Your assignment. From the first line to the last, print the listing exactly.
:::
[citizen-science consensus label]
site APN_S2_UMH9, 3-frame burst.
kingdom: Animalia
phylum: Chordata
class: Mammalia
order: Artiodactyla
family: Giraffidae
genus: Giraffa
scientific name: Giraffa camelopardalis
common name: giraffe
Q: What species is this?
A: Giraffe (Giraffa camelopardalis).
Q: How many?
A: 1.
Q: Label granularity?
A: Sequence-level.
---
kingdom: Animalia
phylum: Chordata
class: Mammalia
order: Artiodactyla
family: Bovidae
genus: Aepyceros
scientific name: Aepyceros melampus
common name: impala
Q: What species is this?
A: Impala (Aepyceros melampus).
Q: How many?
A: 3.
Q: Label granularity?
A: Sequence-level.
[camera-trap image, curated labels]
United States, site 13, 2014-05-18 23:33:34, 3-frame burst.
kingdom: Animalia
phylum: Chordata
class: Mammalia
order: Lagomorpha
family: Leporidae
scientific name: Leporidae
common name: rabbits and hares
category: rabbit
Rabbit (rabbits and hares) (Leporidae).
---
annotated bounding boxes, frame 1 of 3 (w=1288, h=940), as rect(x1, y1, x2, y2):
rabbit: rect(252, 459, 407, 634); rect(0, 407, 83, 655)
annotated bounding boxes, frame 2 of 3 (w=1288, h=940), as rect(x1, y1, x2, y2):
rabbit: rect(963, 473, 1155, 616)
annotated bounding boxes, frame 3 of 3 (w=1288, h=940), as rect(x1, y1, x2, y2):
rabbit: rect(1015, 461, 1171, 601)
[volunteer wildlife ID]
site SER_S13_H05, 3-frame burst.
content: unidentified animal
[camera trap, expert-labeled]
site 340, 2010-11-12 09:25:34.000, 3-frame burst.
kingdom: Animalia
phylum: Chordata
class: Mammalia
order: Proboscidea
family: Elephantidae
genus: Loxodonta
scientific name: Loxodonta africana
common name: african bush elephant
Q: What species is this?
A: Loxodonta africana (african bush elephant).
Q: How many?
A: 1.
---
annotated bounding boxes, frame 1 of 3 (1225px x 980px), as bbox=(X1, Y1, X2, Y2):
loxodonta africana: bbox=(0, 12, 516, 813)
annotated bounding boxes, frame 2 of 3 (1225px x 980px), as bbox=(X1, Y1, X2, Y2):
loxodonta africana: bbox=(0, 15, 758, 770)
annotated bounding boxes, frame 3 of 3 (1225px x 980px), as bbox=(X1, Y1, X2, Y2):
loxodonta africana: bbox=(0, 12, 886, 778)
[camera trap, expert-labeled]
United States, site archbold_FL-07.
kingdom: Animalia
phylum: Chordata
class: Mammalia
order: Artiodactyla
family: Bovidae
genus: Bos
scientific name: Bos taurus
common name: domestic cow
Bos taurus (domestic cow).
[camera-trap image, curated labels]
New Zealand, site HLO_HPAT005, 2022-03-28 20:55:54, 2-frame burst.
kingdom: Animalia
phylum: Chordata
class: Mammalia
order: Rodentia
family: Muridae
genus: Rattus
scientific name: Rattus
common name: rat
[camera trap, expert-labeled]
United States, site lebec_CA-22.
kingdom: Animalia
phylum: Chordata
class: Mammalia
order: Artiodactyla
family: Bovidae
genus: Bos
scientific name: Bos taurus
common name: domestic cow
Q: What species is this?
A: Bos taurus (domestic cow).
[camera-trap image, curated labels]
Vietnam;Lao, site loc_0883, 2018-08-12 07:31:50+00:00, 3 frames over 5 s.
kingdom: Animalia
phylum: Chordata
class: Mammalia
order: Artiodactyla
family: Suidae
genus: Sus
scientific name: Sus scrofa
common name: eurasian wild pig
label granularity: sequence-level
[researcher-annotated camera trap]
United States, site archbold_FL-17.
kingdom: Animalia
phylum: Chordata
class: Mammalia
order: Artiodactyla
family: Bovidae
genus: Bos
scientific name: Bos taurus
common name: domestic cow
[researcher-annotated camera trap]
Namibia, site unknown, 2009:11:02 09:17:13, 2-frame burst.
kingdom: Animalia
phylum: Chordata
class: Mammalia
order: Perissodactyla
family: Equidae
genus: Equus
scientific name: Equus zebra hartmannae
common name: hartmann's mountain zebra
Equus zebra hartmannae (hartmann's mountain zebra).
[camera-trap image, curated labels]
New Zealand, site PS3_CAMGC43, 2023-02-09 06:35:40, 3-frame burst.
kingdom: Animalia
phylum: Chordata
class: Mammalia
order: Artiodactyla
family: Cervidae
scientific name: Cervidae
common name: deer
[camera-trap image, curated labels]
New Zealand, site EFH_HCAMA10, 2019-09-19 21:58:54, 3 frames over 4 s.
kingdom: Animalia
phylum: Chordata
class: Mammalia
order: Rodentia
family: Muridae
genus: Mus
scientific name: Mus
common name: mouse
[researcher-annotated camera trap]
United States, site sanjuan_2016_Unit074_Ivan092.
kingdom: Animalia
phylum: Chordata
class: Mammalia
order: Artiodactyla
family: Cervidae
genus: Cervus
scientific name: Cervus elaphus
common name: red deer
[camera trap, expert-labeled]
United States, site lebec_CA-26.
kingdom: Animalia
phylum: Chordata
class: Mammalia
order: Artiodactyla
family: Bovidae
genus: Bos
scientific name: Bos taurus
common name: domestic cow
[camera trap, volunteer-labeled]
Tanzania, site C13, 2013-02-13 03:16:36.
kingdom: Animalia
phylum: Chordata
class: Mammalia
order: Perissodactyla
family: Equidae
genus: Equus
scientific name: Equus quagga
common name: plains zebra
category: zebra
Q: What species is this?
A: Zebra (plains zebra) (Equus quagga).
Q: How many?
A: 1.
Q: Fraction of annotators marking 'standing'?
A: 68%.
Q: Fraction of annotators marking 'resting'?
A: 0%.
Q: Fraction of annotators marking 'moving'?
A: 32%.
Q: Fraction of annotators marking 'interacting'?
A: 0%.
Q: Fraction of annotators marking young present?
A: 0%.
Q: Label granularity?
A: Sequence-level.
:::
Written solution.
[citizen-science consensus label]
site APN_S2_UMH9, 3-frame burst.
kingdom: Animalia
phylum: Chordata
class: Mammalia
order: Artiodactyla
family: Giraffidae
genus: Giraffa
scientific name: Giraffa camelopardalis
common name: giraffe
Q: What species is this?
A: Giraffe (Giraffa camelopardalis).
Q: How many?
A: 1.
Q: Label granularity?
A: Sequence-level.
---
kingdom: Animalia
phylum: Chordata
class: Mammalia
order: Artiodactyla
family: Bovidae
genus: Aepyceros
scientific name: Aepyceros melampus
common name: impala
Q: What species is this?
A: Impala (Aepyceros melampus).
Q: How many?
A: 3.
Q: Label granularity?
A: Sequence-level.
[camera-trap image, curated labels]
United States, site 13, 2014-05-18 23:33:34, 3-frame burst.
kingdom: Animalia
phylum: Chordata
class: Mammalia
order: Lagomorpha
family: Leporidae
scientific name: Leporidae
common name: rabbits and hares
category: rabbit
Rabbit (rabbits and hares) (Leporidae).
---
annotated bounding boxes, frame 1 of 3 (w=1288, h=940), as rect(x1, y1, x2, y2):
rabbit: rect(252, 459, 407, 634); rect(0, 407, 83, 655)
annotated bounding boxes, frame 2 of 3 (w=1288, h=940), as rect(x1, y1, x2, y2):
rabbit: rect(963, 473, 1155, 616)
annotated bounding boxes, frame 3 of 3 (w=1288, h=940), as rect(x1, y1, x2, y2):
rabbit: rect(1015, 461, 1171, 601)
[volunteer wildlife ID]
site SER_S13_H05, 3-frame burst.
content: unidentified animal
[camera trap, expert-labeled]
site 340, 2010-11-12 09:25:34.000, 3-frame burst.
kingdom: Animalia
phylum: Chordata
class: Mammalia
order: Proboscidea
family: Elephantidae
genus: Loxodonta
scientific name: Loxodonta africana
common name: african bush elephant
Q: What species is this?
A: Loxodonta africana (african bush elephant).
Q: How many?
A: 1.
---
annotated bounding boxes, frame 1 of 3 (1225px x 980px), as bbox=(X1, Y1, X2, Y2):
loxodonta africana: bbox=(0, 12, 516, 813)
annotated bounding boxes, frame 2 of 3 (1225px x 980px), as bbox=(X1, Y1, X2, Y2):
loxodonta africana: bbox=(0, 15, 758, 770)
annotated bounding boxes, frame 3 of 3 (1225px x 980px), as bbox=(X1, Y1, X2, Y2):
loxodonta africana: bbox=(0, 12, 886, 778)
[camera trap, expert-labeled]
United States, site archbold_FL-07.
kingdom: Animalia
phylum: Chordata
class: Mammalia
order: Artiodactyla
family: Bovidae
genus: Bos
scientific name: Bos taurus
common name: domestic cow
Bos taurus (domestic cow).
[camera-trap image, curated labels]
New Zealand, site HLO_HPAT005, 2022-03-28 20:55:54, 2-frame burst.
kingdom: Animalia
phylum: Chordata
class: Mammalia
order: Rodentia
family: Muridae
genus: Rattus
scientific name: Rattus
common name: rat
[camera trap, expert-labeled]
United States, site lebec_CA-22.
kingdom: Animalia
phylum: Chordata
class: Mammalia
order: Artiodactyla
family: Bovidae
genus: Bos
scientific name: Bos taurus
common name: domestic cow
Q: What species is this?
A: Bos taurus (domestic cow).
[camera-trap image, curated labels]
Vietnam;Lao, site loc_0883, 2018-08-12 07:31:50+00:00, 3 frames over 5 s.
kingdom: Animalia
phylum: Chordata
class: Mammalia
order: Artiodactyla
family: Suidae
genus: Sus
scientific name: Sus scrofa
common name: eurasian wild pig
label granularity: sequence-level
[researcher-annotated camera trap]
United States, site archbold_FL-17.
kingdom: Animalia
phylum: Chordata
class: Mammalia
order: Artiodactyla
family: Bovidae
genus: Bos
scientific name: Bos taurus
common name: domestic cow
[researcher-annotated camera trap]
Namibia, site unknown, 2009:11:02 09:17:13, 2-frame burst.
kingdom: Animalia
phylum: Chordata
class: Mammalia
order: Perissodactyla
family: Equidae
genus: Equus
scientific name: Equus zebra hartmannae
common name: hartmann's mountain zebra
Equus zebra hartmannae (hartmann's mountain zebra).
[camera-trap image, curated labels]
New Zealand, site PS3_CAMGC43, 2023-02-09 06:35:40, 3-frame burst.
kingdom: Animalia
phylum: Chordata
class: Mammalia
order: Artiodactyla
family: Cervidae
scientific name: Cervidae
common name: deer
[camera-trap image, curated labels]
New Zealand, site EFH_HCAMA10, 2019-09-19 21:58:54, 3 frames over 4 s.
kingdom: Animalia
phylum: Chordata
class: Mammalia
order: Rodentia
family: Muridae
genus: Mus
scientific name: Mus
common name: mouse
[researcher-annotated camera trap]
United States, site sanjuan_2016_Unit074_Ivan092.
kingdom: Animalia
phylum: Chordata
class: Mammalia
order: Artiodactyla
family: Cervidae
genus: Cervus
scientific name: Cervus elaphus
common name: red deer
[camera trap, expert-labeled]
United States, site lebec_CA-26.
kingdom: Animalia
phylum: Chordata
class: Mammalia
order: Artiodactyla
family: Bovidae
genus: Bos
scientific name: Bos taurus
common name: domestic cow
[camera trap, volunteer-labeled]
Tanzania, site C13, 2013-02-13 03:16:36.
kingdom: Animalia
phylum: Chordata
class: Mammalia
order: Perissodactyla
family: Equidae
genus: Equus
scientific name: Equus quagga
common name: plains zebra
category: zebra
Q: What species is this?
A: Zebra (plains zebra) (Equus quagga).
Q: How many?
A: 1.
Q: Fraction of annotators marking 'standing'?
A: 68%.
Q: Fraction of annotators marking 'resting'?
A: 0%.
Q: Fraction of annotators marking 'moving'?
A: 32%.
Q: Fraction of annotators marking 'interacting'?
A: 0%.
Q: Fraction of annotators marking young present?
A: 0%.
Q: Label granularity?
A: Sequence-level.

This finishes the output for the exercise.